The authors offer several reasons for their findings. First, there is a lower bacterial burden over the subclavian area. Second, the subclavian catheter is longer. Third, the dressing over the subclavian line is in an area where it is less likely to be disrupted. However, when all complications to CVCs are considered, there is a roughly equal overall risk for complication with any of the three sites.
Hospitalists place many CVCs or request their placement via interventional radiology or vein teams and thus choose the location of the site. Although this study was performed in the ICU, it has relevance to all hospitalized patients since CVC placement is a procedure that is performed in a standardized way.
Hospitalists should keep this information in mind when choosing a site in a particular patient. For example, if a patient with COPD needs a CVC, perhaps a subclavian site should not be used because a pneumothorax could be devastating.
However, in a patient without lung disease but who is colonized with VRE and MRSA, a subclavian line might be used since the risk of a catheter associated bloodstream infection with an antibiotic-resistant organism would be higher.

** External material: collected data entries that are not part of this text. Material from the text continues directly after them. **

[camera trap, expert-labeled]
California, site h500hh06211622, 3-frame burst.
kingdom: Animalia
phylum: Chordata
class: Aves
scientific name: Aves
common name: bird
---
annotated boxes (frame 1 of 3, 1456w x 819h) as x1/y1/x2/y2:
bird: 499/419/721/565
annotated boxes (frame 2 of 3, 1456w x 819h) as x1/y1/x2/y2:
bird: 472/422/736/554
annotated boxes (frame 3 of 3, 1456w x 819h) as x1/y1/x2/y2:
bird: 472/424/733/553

It is important to note that over half of the patients could not be randomized because they only had one possible insertion site. This illustrates the difficulties faced with finding line sites in ill patients and why we must be diligent to only place these lines when absolutely necessary in order to preserve access for the future and decrease risk of complications.
There were several limitations to this study. There was a large amount of missing data regarding DVTs. Additionally, daily chlorhexadine dressings and daily chlorhexadine bathings were not used to prevent infection, therefore, the authors could not comment on how the use of these might change the results of this study. But the lack of randomization of ultrasound-guided placement may be the biggest limitation of this study. Further studies should be done to see if the use of ultrasound changes the risk profile of a given location to make it more favorable.
Despite the limitations to the study, the findings are consistent with some earlier, smaller trials and support the premise that subclavian lines have a lower risk of infection and DVT but a higher risk of pneumothorax, while IJ and femoral lines have a lower risk of pneumothorax but a higher risk of infection.
Femoral lines have the highest risk of symptomatic DVT. These findings should be taken into consideration when choosing the site for a central line in any given patient.